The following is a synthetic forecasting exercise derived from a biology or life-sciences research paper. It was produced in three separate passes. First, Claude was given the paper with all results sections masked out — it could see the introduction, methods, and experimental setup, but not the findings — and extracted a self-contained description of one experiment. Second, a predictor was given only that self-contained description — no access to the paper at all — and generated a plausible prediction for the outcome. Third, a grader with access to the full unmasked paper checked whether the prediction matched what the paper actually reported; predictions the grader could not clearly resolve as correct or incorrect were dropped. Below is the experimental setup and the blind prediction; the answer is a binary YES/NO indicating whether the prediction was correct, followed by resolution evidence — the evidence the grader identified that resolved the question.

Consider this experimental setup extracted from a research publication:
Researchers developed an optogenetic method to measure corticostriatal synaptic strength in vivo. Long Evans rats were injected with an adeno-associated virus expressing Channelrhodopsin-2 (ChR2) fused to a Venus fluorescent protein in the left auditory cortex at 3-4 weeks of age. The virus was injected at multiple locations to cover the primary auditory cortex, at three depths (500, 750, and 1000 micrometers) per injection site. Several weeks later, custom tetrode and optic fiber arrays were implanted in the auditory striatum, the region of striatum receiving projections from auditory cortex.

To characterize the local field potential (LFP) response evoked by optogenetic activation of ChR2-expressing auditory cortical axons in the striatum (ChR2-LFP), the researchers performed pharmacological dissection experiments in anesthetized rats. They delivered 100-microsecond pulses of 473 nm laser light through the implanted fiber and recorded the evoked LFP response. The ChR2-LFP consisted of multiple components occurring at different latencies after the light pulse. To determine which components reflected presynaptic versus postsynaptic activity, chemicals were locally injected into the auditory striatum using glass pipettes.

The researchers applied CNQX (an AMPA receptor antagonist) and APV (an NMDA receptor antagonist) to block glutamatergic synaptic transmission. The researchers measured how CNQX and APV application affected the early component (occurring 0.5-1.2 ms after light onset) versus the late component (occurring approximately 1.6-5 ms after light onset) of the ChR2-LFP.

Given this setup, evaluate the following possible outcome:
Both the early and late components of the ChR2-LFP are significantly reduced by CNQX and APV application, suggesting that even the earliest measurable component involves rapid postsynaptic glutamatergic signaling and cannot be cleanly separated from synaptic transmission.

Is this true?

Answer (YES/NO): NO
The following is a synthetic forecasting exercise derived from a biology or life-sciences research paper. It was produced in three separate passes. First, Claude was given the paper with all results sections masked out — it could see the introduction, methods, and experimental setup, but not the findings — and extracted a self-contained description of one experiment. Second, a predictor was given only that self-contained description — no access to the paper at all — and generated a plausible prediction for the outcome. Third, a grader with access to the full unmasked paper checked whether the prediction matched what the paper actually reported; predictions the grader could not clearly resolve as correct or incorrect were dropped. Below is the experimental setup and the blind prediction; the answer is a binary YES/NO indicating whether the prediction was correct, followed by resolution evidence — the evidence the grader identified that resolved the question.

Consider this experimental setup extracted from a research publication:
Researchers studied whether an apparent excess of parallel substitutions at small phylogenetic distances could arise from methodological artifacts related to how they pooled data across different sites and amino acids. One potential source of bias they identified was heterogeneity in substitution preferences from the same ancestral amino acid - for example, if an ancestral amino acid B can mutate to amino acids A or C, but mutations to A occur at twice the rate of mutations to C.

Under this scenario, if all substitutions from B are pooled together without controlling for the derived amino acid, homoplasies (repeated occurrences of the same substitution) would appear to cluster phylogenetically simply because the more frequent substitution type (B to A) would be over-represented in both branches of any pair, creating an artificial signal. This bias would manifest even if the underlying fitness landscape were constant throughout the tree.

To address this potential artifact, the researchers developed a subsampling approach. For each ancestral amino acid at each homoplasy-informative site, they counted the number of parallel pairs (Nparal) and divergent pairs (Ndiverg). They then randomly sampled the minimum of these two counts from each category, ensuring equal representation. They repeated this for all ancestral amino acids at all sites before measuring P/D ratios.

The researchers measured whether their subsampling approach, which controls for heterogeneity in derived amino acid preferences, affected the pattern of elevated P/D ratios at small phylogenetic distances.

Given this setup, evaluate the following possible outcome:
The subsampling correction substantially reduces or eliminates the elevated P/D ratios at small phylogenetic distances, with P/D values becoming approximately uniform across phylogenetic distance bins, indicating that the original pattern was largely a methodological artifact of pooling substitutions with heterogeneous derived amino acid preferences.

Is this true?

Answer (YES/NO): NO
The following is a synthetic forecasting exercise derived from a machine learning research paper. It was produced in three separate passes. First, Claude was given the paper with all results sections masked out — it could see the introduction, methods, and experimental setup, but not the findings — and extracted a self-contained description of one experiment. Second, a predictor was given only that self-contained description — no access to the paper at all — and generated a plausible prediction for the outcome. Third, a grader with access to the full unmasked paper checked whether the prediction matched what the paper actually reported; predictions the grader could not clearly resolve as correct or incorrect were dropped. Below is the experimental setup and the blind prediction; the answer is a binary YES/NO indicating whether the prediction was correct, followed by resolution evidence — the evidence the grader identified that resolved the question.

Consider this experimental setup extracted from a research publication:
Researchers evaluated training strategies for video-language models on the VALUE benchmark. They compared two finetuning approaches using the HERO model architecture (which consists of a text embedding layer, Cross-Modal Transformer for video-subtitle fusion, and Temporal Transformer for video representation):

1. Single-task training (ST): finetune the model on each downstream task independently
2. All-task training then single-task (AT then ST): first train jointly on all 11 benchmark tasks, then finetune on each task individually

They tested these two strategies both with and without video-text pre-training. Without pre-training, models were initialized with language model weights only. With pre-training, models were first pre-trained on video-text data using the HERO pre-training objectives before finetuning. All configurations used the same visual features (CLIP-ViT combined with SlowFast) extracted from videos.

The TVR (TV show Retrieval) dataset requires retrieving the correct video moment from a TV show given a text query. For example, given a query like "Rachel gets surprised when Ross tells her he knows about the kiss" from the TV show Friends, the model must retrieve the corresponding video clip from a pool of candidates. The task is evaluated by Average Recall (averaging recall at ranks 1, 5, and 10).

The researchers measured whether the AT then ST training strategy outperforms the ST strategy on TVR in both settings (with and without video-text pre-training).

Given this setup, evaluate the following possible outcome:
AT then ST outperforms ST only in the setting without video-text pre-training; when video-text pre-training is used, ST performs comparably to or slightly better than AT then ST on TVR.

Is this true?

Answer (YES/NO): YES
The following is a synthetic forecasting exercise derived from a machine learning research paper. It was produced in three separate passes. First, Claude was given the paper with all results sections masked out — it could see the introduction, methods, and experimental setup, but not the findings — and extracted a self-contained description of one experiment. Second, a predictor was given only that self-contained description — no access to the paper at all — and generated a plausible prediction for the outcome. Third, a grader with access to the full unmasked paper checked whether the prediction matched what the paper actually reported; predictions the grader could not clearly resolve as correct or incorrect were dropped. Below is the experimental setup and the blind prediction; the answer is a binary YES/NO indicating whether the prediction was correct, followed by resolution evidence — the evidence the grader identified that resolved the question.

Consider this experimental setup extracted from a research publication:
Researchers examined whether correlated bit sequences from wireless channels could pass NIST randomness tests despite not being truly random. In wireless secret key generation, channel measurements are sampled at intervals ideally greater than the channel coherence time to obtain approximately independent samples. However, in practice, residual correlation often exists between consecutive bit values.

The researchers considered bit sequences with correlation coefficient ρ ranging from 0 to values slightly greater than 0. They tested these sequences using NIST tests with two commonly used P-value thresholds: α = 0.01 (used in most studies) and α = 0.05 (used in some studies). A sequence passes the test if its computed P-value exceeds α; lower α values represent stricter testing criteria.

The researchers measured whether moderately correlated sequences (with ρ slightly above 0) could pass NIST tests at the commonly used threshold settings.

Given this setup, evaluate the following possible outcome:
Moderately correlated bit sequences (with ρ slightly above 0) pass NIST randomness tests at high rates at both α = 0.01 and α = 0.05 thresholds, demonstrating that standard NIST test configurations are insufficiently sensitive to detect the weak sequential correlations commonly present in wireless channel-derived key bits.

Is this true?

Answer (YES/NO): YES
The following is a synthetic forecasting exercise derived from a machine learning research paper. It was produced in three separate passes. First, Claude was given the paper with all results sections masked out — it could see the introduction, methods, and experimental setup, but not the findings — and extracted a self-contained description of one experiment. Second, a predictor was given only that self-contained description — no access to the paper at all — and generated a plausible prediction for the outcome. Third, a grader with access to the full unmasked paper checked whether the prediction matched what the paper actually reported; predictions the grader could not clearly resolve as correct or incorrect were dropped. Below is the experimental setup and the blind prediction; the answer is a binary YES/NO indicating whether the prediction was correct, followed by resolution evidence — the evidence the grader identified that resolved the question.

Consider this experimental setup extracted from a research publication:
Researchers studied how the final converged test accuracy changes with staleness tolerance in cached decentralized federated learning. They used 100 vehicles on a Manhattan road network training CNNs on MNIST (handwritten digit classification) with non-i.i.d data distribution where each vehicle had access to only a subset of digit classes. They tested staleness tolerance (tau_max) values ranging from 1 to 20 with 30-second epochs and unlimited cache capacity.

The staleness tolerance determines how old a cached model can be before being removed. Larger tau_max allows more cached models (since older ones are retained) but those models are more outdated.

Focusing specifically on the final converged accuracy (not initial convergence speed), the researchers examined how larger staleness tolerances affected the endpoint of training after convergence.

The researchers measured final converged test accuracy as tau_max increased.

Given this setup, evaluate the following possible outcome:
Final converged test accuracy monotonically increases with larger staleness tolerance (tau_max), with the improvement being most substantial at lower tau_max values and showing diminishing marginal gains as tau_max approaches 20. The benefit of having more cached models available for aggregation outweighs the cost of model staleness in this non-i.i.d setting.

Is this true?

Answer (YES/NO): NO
---
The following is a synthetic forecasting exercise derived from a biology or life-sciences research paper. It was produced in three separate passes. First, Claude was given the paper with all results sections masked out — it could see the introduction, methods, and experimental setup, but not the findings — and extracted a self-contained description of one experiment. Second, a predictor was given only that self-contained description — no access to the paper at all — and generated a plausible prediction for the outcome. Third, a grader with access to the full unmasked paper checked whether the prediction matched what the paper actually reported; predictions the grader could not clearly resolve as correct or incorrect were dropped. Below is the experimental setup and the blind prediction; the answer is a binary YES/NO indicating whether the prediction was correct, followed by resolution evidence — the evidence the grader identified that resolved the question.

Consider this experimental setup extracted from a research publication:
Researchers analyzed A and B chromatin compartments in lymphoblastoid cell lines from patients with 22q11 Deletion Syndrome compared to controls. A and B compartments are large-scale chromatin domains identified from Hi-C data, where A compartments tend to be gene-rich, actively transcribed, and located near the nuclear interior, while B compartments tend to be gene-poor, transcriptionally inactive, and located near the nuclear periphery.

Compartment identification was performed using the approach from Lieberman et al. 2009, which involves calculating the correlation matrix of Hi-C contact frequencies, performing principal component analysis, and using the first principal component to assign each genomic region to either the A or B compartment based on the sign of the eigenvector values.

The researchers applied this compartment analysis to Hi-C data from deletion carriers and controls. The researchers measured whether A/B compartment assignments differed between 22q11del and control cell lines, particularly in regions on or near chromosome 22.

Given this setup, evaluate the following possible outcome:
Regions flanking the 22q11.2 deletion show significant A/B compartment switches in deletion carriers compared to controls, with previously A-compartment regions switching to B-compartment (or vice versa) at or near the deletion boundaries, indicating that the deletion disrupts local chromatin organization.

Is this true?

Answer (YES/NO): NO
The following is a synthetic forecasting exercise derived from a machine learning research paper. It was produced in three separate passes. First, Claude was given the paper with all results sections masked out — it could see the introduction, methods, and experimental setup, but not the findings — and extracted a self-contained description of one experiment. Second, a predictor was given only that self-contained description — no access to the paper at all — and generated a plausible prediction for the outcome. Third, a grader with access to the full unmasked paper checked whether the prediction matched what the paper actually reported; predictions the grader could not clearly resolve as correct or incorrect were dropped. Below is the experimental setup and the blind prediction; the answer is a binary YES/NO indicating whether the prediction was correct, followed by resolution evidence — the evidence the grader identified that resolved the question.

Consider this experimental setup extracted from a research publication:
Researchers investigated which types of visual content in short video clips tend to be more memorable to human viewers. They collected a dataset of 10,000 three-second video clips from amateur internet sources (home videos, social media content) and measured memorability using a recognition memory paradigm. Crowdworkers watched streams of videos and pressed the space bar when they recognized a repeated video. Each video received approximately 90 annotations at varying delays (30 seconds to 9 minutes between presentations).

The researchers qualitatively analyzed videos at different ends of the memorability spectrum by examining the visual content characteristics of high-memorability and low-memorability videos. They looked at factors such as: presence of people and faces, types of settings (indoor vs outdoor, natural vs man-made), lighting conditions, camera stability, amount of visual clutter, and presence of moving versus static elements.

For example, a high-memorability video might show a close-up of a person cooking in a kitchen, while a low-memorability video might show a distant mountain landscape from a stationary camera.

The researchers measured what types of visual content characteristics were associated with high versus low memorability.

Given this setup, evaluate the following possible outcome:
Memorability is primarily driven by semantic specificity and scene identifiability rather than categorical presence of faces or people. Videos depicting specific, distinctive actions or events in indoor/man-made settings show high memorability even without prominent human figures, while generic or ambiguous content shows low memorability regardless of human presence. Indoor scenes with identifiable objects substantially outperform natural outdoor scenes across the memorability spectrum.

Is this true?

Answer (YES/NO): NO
==
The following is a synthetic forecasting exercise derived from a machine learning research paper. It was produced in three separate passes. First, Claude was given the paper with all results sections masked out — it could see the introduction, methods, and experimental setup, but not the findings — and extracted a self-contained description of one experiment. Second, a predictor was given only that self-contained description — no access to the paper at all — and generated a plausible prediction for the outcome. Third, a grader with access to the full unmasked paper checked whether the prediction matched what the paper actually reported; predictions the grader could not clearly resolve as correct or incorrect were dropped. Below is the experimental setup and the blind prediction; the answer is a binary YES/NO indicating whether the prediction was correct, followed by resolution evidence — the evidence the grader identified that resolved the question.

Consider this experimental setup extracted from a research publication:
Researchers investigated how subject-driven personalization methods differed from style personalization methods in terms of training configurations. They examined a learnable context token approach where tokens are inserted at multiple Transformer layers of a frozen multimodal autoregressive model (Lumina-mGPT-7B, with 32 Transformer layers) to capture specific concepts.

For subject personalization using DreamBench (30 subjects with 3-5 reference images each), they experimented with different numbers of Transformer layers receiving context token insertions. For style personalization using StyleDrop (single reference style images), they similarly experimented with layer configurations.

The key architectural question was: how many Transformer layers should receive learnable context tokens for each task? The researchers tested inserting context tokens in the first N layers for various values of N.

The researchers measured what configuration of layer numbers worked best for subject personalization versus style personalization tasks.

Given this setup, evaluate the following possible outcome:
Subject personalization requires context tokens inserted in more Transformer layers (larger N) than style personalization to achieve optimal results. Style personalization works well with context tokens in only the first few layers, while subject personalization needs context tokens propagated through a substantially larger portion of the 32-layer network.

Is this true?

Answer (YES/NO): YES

Work order —
From the entries, report each line that includes the word "benchmark".

Exercise result —
Researchers evaluated training strategies for video-language models on the VALUE benchmark. They compared two finetuning approaches using the HERO model architecture (which consists of a text embedding layer, Cross-Modal Transformer for video-subtitle fusion, and Temporal Transformer for video representation):
2. All-task training then single-task (AT then ST): first train jointly on all 11 benchmark tasks, then finetune on each task individually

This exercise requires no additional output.